Esed rejiminin devrilmesinden ve Şara'nın yönetime gelmesinden bu yana, Suriye halkı hükümetin, özellikle de Başkan Şara'nın her eylemini mutlak biçimde destekleyenler ile hükümetin yaptığı her eylemi veya açıklamayı mutlak biçimde reddedenler arasında bölündü. İki grup arasında, bir şeyleri düzeltmek amacıyla eleştirenlerin ve teşvik etmek amacıyla destekleyenlerin sesleri kayboldu.
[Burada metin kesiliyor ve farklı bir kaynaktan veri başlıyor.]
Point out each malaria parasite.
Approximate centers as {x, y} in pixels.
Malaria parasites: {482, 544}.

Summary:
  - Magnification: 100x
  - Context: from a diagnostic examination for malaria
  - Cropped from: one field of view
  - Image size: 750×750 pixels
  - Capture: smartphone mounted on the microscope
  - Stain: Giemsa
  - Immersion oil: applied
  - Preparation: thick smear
Esed rejiminin devrilmesinden bu yana 7 ay geçti ve yeni otoritenin en belirgin özelliği Suriyelilerle ilişkilerinde şeffaf olmamak

Şarku'l Avsat'ın Al Majalla'dan aktardığı analize göre Esed rejiminin devrilmesinden bu yana yedi ay geçti ve yeni otoritenin en belirgin özelliği Suriyelilerle ilişkilerinde şeffaf olmamak. Bu da yorumlara kapıyı açıyor ve Suriye halkının doğasını ve doğruluğunu bilinmediği söylentilerin yayılmasına katkıda bulunuyor.

17 Mayıs'ta Suriye Cumhurbaşkanlığı, eski rejim tarafından işlenen ihlallerle ilgili gerçekleri ortaya çıkarmak, sorumlularından hesap sormak, mağdurlara tazminat ödemek ile görevli bir geçiş adaleti komisyonu kurulacağına dair bir kararname yayınladı. Kararname, Abdulbasıt Abdullatif'in komisyon başkanı olarak atanmasını ve duyuru tarihinden itibaren 30 günü geçmeyecek bir süre içinde bir çalışma grubu oluşturma ve iç yönetmelikler hazırlama görevini üstlenmesini öngörüyordu.

Bu kararnamenin yayınlanmasının üzerinden yaklaşık bir buçuk ay geçti, yani komisyonun kurulması için öngörülen 30 günlük süre geçti. Peki bu komisyon hangi aşamada? Cevap yok. Bu sadece şeffaflığın eksik olduğunu değil, aynı zamanda hükümetin kendi yayınladığı kararnamelere ve mevzuata, örneğin Anayasa Bildirgesi'nin 5. maddesine bağlı olmadığının da bir örneği.

İşte meselenin özü de budur: Nasıl bir Suriye istiyoruz?

Hukuk ve kurumlar devleti Suriye'nin sesi, iki grubun kopardığı gürültü arasında neredeyse duyulmuyor. Bir tarafta destekçiler var ve bunların çoğu Suriyelilerin “Aralık 2024 devrimcileri” olarak adlandırdığı, devrimin 14 yılı boyunca önemli bir rol veya sese sahip olmayan, şimdiyse hükümetin sağ tarafında yer alan kişiler. Diğer taraftaki hükümetin muhalifleri arasındaysa, hükümetin her türlü eylemini çarpıtmakla meşgul olan, çoğunluğu eski rejim kalıntısı ve solcu olan sesler bulunuyor. İkisi arasında aklın sesi kayboluyor.

Suriye'nin istikrarı sadece Suriye için değil, bölge için de bir öncelik. İstikrarlı bir Suriye, komşu ülkelerin istikrarının başlangıcıdır ve bir vatandaşlık devleti ve hukukun üstünlüğünün inşası, Suriyelilerin onlarca yıllık geleceğinin temel taşıdır. Sağlam olmayan temeller üzerine inşa edilen her yapı, özellikle Suriye'nin düşmanları hâlâ pusuda beklediğinden, çökme riski altındadır. Hukukun üstünlüğü, adalet, özgürlük, vatandaşlık ve şeffaflık, istediğimiz devleti inşa etmek için önceliklerdir.